Die Bemühungen der Bundesregierung zur Stabilisierung der Wirtschaft erscheinen mir durchaus sinnvoll. Inwieweit mittelständische Unternehmer, speziell die unserer Branche, davon profitieren, bleibt abzuwarten. Wir spüren als Automobilzulieferer jede Bewegung am Automarkt und rechnen im 1. Halbjahr dieses Jahres mit einem Umsatzrückgang. Darauf müssen wir flexibel reagieren. Da wir bei bestimmten Aufträgen nahezu Just-in-Time liefern, muss unser Personalbestand permanent angepasst werden. In erster Linie wollen wir vermeiden, dass wir unsere Fachkräfte in dieser schwierigen Phase durch Personalabbau verlieren. Auftragsspitzen begegnen wir deshalb mit dem Einsatz von Zeitarbeitern, Aushilfskräften und Arbeitslosen. Das handhaben zahlreiche Zulieferbetriebe ebenso. Bekanntermaßen ist eine große Lagerhaltung oder Bevorratung von Teilen heute nicht mehr möglich, da dies zu kapital- und kostenintensiv wäre.

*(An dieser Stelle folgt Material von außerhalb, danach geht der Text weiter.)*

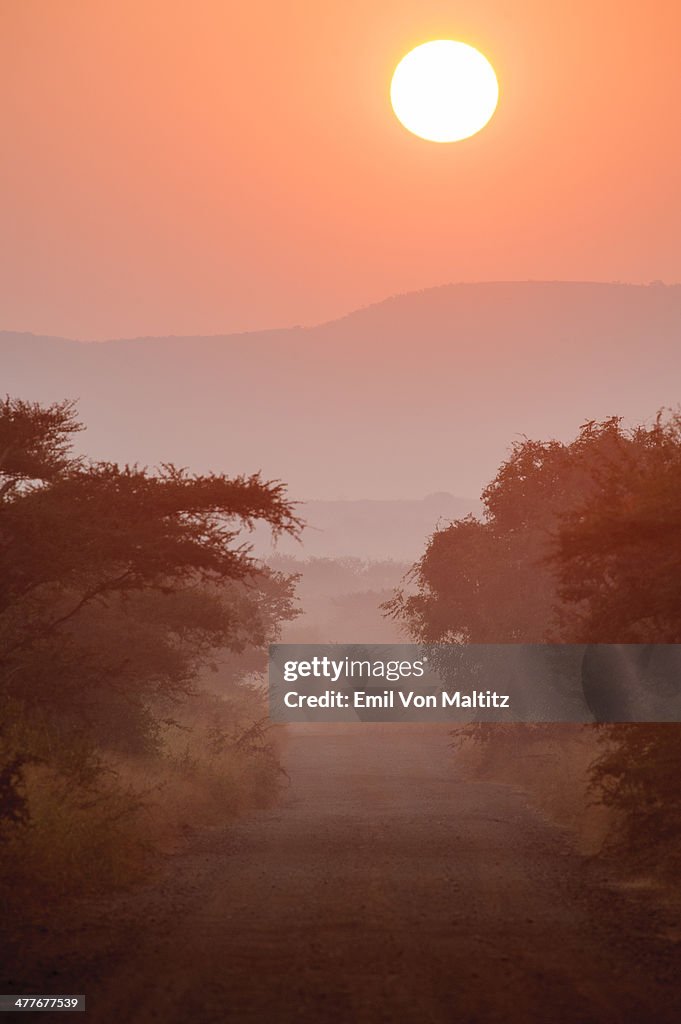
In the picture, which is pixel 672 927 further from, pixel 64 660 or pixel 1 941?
pixel 64 660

Politiker in die Produktion
Ich stelle teilweise eine tiefe Kluft zwischen unternehmerischen Erfordernissen und bürokratischen Anforderungen fest. Ein Beispiel: Laut Gesetz darf eine Aushilfskraft nur 14,5 Stunden pro Woche arbeiten, eine Arbeitsschicht dauert aber im Normalfall acht Stunden. Arbeitslose können sich als Teilzeitkraft ohne Kürzung der Bezüge nur bis zu 165 EUR pro Monat dazuverdienen. Durch diese Beschränkung werden wir als Arbeitgeber einer Möglichkeit beraubt, flexibler mit dem Arbeitsmarkt zu kooperieren, und Arbeitslosen wird eine sinnvolle Gelegenheit verwehrt, sich über diesen Weg umfangreicher zu qualifizieren. Auch die Diskussion, ob nun Mindestlohn oder Kombilohn die besseren Alternativen sind, ist müßig. Hier sollten je nach Bedarf und Unternehmen beide Varianten genutzt werden können. Wichtig ist, dass wir zu allererst jedem Menschen ermöglichen, mit seiner Hände Arbeit selbst das Geld für ein vernünftiges Leben zu verdienen. Um dieses Ziel herum sollten die Rahmenbedingungen durch den Staat gestaltet werden. Verantwortliche in der Politik und in den Ministerien, die diese Rahmenbedingungen festlegen, sollten sich durchaus einmal direkt in Industrieunternehmen informieren, um die praktischen Anforderungen und Auswirkungen unmittelbar kennen zu lernen. Oder nehmen wir einen anderen Bereich. Als seinerzeit die Abführung der Sozialabgaben um einen Monat vorgezogen wurde, um die Liquidität der Sozialkassen zu verbessern, wurde eine Zentralstelle geschaffen, die zwischen den Krankenkassen und Arbeitgebern koordinierend wirken soll. Diese funktioniert bis heute noch nicht richtig. Da werden zum Beispiel Mahnschreiben an Arbeitgeber trotz pünktlicher Zahlung versandt. Der Aufwand für Korrekturen von Schätzungen und konkreten Abrechnungen, die Auseinandersetzung mit verspäteter Weiterleitung durch die Zentralstelle und Einsprüchen zu unberechtigten Mahnungen verursachen einen enormen und sinnlosen Verwaltungsaufwand im Unternehmen.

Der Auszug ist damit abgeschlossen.